Published March 18, 2021
By Alex Bell, Thomas J. Hedin, Roozbeh Moghadam, Geoffrey Schnorr and Till von Wachter

POLICY REPORT: March 18th Analysis of Unemployment Insurance Claims in California During the COVID-19 Pandemic PDF

PRESS RELEASE: Report Finds Half of Californians Receiving Unemployment Benefits Are Now Considered “Long-Term Unemployed”

Key Research Findings

1. As of mid-February, about half of all UI recipients have claimed 26 weeks of UI benefits or more. Long-term unemployment (LTU), defined here as claiming UI benefits for more than 26 weeks, is known to cause long-lasting scarring effects to workers and the economy. The incidence of LTU is particularly high among Black workers, older workers, women, less-educated workers, and PUA claimants.

2. Female workers, less-educated workers, and millennials have disproportionately benefited from the December extensions of the PUA and PEUC programs. Over half of all workers receiving benefits under the PEUC and FED-ED extension programs reported having no more than a high school degree, despite making up just 33% of the labor force.

 

3. Workers faced a rough start to 2021, with nearly 1 in 5 workers paid UI benefits in February. While the number of individuals receiving UI benefits dropped slightly in December, this decline was likely artificial. In the first six weeks of 2021, there was little change to the total number of workers receiving UI benefits in California, only movement between programs.

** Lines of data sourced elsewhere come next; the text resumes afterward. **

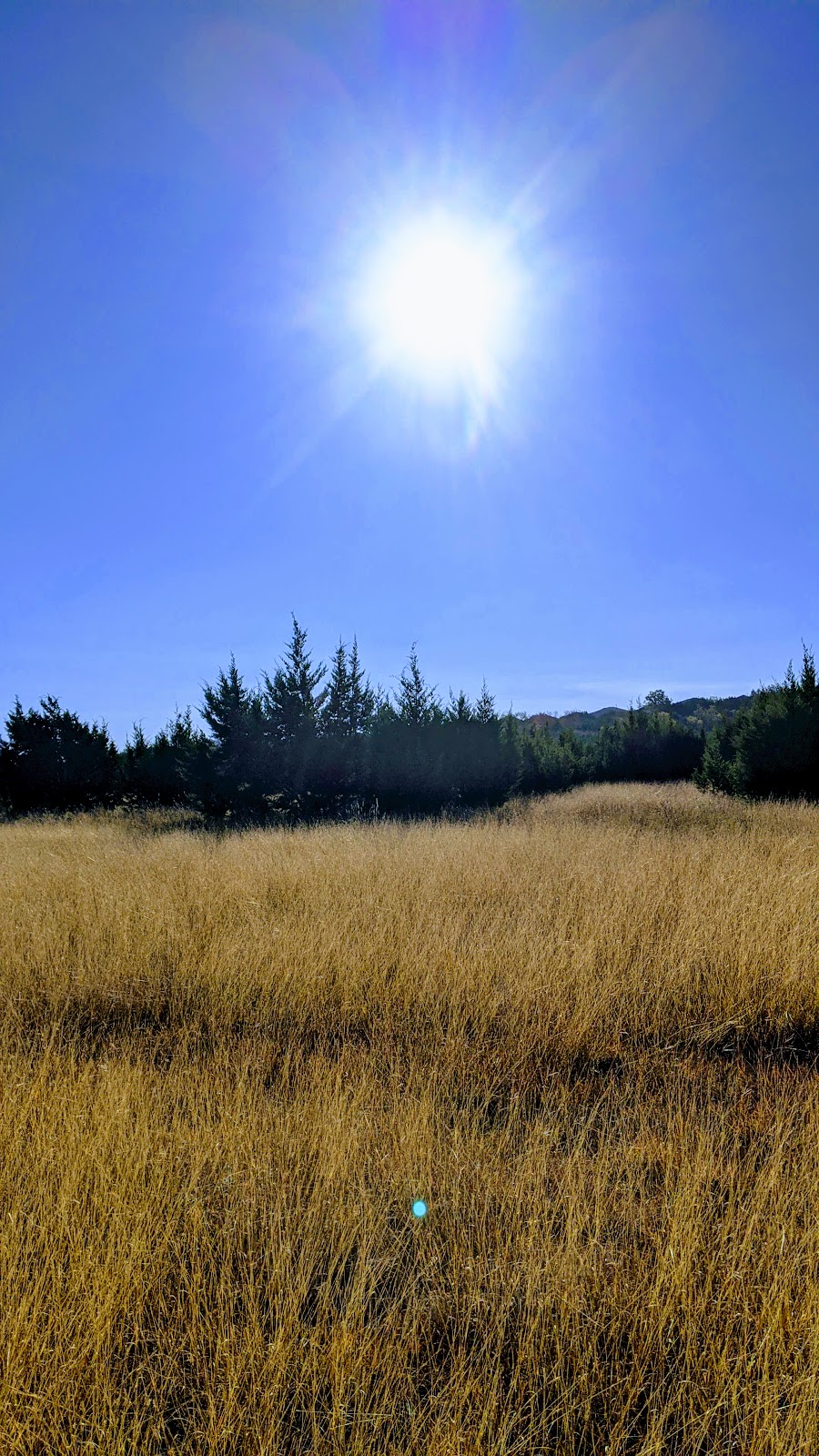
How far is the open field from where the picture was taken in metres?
1.60

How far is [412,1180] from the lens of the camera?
7.80 ft

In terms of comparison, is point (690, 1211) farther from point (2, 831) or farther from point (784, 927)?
point (2, 831)

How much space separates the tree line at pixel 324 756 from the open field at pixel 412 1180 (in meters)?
12.5

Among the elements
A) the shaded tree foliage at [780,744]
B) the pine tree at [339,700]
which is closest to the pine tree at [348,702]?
the pine tree at [339,700]

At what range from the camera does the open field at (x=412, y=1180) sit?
160 cm

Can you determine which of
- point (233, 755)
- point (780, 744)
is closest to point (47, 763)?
point (233, 755)

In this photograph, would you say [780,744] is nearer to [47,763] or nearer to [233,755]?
[233,755]

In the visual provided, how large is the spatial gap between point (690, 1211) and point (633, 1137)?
0.62 metres

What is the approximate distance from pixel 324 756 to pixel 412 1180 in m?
16.1

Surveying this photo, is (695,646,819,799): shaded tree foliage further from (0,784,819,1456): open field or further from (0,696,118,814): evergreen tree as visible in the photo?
(0,696,118,814): evergreen tree

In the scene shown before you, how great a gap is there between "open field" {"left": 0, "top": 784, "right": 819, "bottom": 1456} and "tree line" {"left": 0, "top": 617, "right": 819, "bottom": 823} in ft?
40.9

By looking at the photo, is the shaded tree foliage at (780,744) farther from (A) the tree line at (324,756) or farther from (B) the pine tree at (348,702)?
(B) the pine tree at (348,702)

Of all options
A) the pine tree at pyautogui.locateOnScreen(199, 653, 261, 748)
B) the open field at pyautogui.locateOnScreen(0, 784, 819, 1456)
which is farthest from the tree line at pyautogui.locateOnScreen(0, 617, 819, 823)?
the open field at pyautogui.locateOnScreen(0, 784, 819, 1456)

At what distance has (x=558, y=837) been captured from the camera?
994 cm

These measures are based on CPL’s new measure of Continuing Claims, which counts the number of individuals paid benefits for unemployment experienced in that week. (For more information see pages 13-14 of our report.) This is different from the standard measure of continuing claims (which counts the number of payments processed in a given week), which matters because workers who exhausted benefits before December 26th have not been able to certify for benefits until at least March 7th. Once these claimants are able to certify retroactively, our measure will provide a more accurate look at the state of the economy throughout the winter.

 

4. Since the start of the crisis, over 45% of workers who were in the labor force in February 2020 have claimed UI benefits. 9.2 million unique California claimants have filed for some type of UI benefits in the last year. The fraction of the pre-pandemic labor force having claimed UI benefits is close to 90% among Black workers, 73% among Asian workers with no more than a high-school degree, close to 70% among Generation Z workers, and 50% among female workers.

5. Total Initial Claims declined in February, but were still 50% larger than the peak seen in the Great Recession. Average initial claims were 173,000 in February, which is 40,000 fewer than in January. “Additional Claims” (the re-opening of a claim after a claimant has returned to work) continue to make up the majority (75%) of initial claims.